▶ GIVEN RECORDS

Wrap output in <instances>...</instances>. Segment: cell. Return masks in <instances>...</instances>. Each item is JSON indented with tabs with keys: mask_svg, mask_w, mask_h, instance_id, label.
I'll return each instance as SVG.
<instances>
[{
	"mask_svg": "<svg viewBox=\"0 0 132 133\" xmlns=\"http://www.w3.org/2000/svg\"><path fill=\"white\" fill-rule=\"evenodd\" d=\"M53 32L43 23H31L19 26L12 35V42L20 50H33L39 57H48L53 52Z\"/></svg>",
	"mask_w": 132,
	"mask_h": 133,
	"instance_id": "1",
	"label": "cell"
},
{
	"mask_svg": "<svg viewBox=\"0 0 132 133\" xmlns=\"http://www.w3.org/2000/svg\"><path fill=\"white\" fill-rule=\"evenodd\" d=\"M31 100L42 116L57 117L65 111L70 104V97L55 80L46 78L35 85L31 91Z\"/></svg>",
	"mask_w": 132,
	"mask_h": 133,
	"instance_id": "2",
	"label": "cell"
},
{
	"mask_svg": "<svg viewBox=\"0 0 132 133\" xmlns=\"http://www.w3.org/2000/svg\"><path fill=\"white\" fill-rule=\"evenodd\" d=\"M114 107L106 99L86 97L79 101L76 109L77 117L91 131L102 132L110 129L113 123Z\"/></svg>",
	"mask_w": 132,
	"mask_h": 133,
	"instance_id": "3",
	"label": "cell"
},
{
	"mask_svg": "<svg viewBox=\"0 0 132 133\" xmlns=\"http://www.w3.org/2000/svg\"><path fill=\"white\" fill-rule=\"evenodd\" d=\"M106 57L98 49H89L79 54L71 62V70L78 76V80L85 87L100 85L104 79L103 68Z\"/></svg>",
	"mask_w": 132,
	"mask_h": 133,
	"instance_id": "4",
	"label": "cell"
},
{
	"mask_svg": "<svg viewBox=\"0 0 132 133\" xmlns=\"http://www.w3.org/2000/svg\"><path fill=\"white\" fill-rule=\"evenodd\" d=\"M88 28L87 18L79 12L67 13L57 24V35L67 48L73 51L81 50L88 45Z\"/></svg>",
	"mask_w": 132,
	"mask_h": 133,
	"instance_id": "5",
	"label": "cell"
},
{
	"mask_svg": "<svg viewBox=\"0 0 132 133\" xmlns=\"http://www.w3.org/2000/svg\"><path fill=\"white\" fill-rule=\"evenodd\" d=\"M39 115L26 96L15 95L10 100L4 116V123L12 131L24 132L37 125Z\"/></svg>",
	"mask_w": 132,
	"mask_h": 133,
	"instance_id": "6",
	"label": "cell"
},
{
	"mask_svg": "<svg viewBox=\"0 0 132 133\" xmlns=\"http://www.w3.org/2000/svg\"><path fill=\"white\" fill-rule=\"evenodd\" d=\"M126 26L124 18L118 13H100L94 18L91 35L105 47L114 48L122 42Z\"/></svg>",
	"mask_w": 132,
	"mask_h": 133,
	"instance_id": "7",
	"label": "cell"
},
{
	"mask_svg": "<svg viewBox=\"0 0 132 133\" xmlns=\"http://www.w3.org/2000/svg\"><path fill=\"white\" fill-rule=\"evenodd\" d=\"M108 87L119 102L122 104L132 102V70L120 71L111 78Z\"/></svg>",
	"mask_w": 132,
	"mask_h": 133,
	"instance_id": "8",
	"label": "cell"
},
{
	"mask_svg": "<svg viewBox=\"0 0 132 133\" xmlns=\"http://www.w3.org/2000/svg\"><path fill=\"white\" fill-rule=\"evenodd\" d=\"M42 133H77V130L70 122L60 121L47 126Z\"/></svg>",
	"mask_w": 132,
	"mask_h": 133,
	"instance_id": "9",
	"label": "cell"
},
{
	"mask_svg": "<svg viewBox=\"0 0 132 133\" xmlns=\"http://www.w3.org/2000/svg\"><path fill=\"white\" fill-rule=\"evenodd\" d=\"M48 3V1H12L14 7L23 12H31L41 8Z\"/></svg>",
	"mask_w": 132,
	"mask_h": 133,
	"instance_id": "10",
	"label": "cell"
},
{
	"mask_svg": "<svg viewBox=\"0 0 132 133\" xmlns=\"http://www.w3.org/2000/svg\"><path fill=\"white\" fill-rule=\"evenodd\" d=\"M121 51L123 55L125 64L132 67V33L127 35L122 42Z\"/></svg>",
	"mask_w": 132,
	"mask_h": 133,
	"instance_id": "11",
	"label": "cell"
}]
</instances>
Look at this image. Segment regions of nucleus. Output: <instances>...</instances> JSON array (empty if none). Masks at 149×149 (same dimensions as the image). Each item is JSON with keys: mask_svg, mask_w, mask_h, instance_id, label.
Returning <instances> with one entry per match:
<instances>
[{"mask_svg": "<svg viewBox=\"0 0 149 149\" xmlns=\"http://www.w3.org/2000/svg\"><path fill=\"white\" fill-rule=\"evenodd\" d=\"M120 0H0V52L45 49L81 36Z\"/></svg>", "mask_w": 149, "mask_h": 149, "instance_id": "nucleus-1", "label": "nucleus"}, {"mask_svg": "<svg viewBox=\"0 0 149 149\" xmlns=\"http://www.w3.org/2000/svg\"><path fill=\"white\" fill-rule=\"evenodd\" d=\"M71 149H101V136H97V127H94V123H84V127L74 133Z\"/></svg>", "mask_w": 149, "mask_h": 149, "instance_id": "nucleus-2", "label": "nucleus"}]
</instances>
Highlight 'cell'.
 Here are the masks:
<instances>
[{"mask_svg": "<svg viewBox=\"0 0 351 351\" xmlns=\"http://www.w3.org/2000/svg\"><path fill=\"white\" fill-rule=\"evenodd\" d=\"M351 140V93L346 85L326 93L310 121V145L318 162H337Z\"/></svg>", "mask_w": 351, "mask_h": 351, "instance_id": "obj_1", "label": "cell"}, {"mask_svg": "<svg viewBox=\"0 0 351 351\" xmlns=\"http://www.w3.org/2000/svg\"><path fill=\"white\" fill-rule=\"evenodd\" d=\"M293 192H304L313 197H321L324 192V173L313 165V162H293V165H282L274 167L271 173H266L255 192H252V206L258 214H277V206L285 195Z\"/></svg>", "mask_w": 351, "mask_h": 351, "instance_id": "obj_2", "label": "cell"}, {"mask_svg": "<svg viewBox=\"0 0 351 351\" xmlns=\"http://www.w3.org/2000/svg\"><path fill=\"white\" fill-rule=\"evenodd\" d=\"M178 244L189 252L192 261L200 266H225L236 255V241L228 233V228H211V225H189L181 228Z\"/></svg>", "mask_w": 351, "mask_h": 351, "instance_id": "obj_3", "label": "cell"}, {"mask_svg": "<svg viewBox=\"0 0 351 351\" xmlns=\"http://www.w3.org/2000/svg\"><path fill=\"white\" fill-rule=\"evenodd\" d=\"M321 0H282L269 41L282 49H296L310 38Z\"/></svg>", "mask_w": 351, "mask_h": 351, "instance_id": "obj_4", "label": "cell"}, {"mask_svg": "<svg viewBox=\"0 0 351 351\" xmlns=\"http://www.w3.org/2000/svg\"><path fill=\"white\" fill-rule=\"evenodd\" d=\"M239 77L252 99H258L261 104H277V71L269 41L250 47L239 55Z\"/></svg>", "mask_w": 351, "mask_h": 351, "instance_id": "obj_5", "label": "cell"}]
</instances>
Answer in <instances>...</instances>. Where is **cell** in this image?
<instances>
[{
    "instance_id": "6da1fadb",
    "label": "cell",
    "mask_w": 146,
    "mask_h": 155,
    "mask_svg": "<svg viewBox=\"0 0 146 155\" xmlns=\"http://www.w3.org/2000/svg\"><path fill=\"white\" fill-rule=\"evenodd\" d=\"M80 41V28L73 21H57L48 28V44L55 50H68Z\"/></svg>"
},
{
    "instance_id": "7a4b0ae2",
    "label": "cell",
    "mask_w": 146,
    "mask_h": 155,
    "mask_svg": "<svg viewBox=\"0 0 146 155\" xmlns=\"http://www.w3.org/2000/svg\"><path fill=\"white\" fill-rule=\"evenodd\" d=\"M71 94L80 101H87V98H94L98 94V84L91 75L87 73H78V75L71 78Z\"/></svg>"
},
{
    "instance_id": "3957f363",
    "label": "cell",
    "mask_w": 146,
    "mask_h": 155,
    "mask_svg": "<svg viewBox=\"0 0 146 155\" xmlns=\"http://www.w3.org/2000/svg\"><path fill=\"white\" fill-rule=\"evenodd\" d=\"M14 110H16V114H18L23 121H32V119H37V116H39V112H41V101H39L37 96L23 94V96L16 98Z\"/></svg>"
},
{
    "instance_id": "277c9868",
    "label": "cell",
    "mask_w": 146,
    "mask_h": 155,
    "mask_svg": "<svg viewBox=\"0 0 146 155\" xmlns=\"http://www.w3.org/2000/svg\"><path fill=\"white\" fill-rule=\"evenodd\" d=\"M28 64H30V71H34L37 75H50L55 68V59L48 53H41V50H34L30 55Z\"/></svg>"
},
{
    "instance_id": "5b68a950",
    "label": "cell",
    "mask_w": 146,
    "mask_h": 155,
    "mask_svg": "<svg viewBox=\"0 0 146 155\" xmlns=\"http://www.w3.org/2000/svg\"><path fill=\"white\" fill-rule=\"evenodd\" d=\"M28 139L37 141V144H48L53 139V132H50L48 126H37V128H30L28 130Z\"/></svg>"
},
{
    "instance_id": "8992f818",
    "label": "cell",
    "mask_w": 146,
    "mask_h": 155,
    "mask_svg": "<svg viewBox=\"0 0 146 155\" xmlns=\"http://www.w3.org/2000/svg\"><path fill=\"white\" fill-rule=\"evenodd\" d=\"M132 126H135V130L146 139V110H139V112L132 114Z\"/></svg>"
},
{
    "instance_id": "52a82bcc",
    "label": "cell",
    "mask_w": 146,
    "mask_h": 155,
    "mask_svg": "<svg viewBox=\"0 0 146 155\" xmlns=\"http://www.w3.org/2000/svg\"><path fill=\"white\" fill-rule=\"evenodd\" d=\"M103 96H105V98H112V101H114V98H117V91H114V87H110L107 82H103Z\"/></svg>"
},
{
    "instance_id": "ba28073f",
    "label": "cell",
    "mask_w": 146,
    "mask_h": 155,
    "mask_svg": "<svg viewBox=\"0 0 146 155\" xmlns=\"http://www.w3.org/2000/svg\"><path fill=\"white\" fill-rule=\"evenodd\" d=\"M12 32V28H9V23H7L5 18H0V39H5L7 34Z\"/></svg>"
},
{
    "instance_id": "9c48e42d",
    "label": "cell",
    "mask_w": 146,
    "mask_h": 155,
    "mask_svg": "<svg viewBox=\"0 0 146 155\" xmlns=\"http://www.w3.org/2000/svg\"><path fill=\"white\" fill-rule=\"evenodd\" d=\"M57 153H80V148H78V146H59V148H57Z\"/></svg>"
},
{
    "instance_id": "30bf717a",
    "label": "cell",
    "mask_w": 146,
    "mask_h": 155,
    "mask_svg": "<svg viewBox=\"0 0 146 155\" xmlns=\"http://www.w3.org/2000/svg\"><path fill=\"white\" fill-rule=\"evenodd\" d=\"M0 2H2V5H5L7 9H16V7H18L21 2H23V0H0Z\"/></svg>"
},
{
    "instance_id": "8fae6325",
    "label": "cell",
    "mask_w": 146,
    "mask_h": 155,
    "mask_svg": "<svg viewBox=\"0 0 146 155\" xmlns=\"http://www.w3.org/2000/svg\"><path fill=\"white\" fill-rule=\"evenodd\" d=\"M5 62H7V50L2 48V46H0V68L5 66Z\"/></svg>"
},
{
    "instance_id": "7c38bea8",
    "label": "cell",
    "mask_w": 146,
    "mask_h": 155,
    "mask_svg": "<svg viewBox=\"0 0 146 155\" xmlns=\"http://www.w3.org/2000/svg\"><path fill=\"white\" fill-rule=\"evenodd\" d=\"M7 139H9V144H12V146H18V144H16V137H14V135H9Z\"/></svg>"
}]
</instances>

▶ EXERCISE REQUIREMENTS
Which lines above contain the word "keys"? Copy each one in full. Uppercase and lowercase count as different letters.

▶ RESULT OF THIS EXERCISE
Wrap output in <instances>...</instances>. Segment: cell. Return masks in <instances>...</instances>. Each item is JSON indented with tabs with keys: mask_svg, mask_w, mask_h, instance_id, label.
Look at this image. Segment regions of nucleus. Output: <instances>...</instances> JSON array (empty if none). Masks at 149×149 (same dimensions as the image). Each item is JSON with keys: mask_svg, mask_w, mask_h, instance_id, label.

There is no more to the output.